## Requirements
Swap "paved sidewalk" for "concrete sidewalk" everywhere it appears in the rows below, and reproduce every row with nothing else altered. Leave the pictures out of your answer.

- - - -

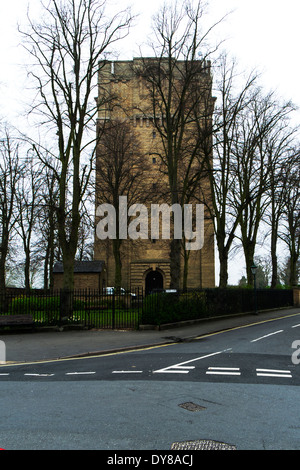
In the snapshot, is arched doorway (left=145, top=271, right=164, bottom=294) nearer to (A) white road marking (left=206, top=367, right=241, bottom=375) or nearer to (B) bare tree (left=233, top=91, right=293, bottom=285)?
(B) bare tree (left=233, top=91, right=293, bottom=285)

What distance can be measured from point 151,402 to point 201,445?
198 cm

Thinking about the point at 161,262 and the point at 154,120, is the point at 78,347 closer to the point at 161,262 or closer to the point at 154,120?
the point at 154,120

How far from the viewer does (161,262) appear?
1874 inches

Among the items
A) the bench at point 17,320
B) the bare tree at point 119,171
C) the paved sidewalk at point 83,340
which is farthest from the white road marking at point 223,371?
the bare tree at point 119,171

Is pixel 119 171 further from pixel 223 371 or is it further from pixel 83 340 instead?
pixel 223 371

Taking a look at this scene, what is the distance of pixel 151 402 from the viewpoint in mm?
6422

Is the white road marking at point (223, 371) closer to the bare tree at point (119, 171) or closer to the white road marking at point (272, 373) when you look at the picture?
the white road marking at point (272, 373)

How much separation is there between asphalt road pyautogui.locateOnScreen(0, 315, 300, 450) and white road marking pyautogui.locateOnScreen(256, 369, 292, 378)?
0.08ft

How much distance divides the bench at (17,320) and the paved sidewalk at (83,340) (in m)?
0.44

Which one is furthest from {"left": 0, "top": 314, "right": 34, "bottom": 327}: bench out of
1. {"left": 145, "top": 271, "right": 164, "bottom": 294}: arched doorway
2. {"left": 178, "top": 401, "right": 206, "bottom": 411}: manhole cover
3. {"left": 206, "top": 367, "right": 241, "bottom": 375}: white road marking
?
{"left": 145, "top": 271, "right": 164, "bottom": 294}: arched doorway

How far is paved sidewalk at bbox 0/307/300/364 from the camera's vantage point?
1255 cm

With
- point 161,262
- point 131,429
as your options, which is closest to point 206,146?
point 131,429

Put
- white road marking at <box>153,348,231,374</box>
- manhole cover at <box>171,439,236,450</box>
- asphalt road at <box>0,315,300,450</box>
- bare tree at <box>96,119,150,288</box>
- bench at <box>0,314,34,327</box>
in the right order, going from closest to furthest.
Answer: manhole cover at <box>171,439,236,450</box>
asphalt road at <box>0,315,300,450</box>
white road marking at <box>153,348,231,374</box>
bench at <box>0,314,34,327</box>
bare tree at <box>96,119,150,288</box>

- - - -

## Full answer
In the snapshot, is arched doorway (left=145, top=271, right=164, bottom=294) nearer to (A) white road marking (left=206, top=367, right=241, bottom=375) or nearer to (B) bare tree (left=233, top=91, right=293, bottom=285)?
(B) bare tree (left=233, top=91, right=293, bottom=285)

What distance can be measured from point 151,402 to point 201,445?
198 cm

Thinking about the point at 161,262 and the point at 154,120, is the point at 78,347 closer to the point at 161,262 or closer to the point at 154,120?
the point at 154,120

How far from the viewer does (161,262) appear?
1874 inches

Among the items
A) the bench at point 17,320
B) the bare tree at point 119,171
C) the concrete sidewalk at point 83,340
which is farthest from the white road marking at point 223,371?
the bare tree at point 119,171

Is pixel 119 171 further from pixel 223 371 or is it further from pixel 83 340 instead?
pixel 223 371

Taking a look at this scene, what is the distance of pixel 151 402 from the viewpoint in mm?
6422

Is the white road marking at point (223, 371) closer to the bare tree at point (119, 171) or closer to the white road marking at point (272, 373) when you look at the picture?
the white road marking at point (272, 373)

How much separation is there between asphalt road pyautogui.locateOnScreen(0, 315, 300, 450) and white road marking pyautogui.locateOnScreen(256, 369, 292, 378)?
0.08ft

How much distance divides the bench at (17,320) and the concrete sidewalk at (83,340) (in m)?
0.44

Which one is furthest from {"left": 0, "top": 314, "right": 34, "bottom": 327}: bench out of
1. {"left": 145, "top": 271, "right": 164, "bottom": 294}: arched doorway
2. {"left": 178, "top": 401, "right": 206, "bottom": 411}: manhole cover
3. {"left": 206, "top": 367, "right": 241, "bottom": 375}: white road marking
?
{"left": 145, "top": 271, "right": 164, "bottom": 294}: arched doorway

How far is concrete sidewalk at bbox 0/307/300/364 from the camera's vantage point?
1255 cm

With
- point 161,262
- point 131,429
as your options, which is closest to point 206,146?
point 131,429

Put
- white road marking at <box>153,348,231,374</box>
- manhole cover at <box>171,439,236,450</box>
- asphalt road at <box>0,315,300,450</box>
- bare tree at <box>96,119,150,288</box>
- bench at <box>0,314,34,327</box>
in the right order, going from closest to furthest.
Answer: manhole cover at <box>171,439,236,450</box>
asphalt road at <box>0,315,300,450</box>
white road marking at <box>153,348,231,374</box>
bench at <box>0,314,34,327</box>
bare tree at <box>96,119,150,288</box>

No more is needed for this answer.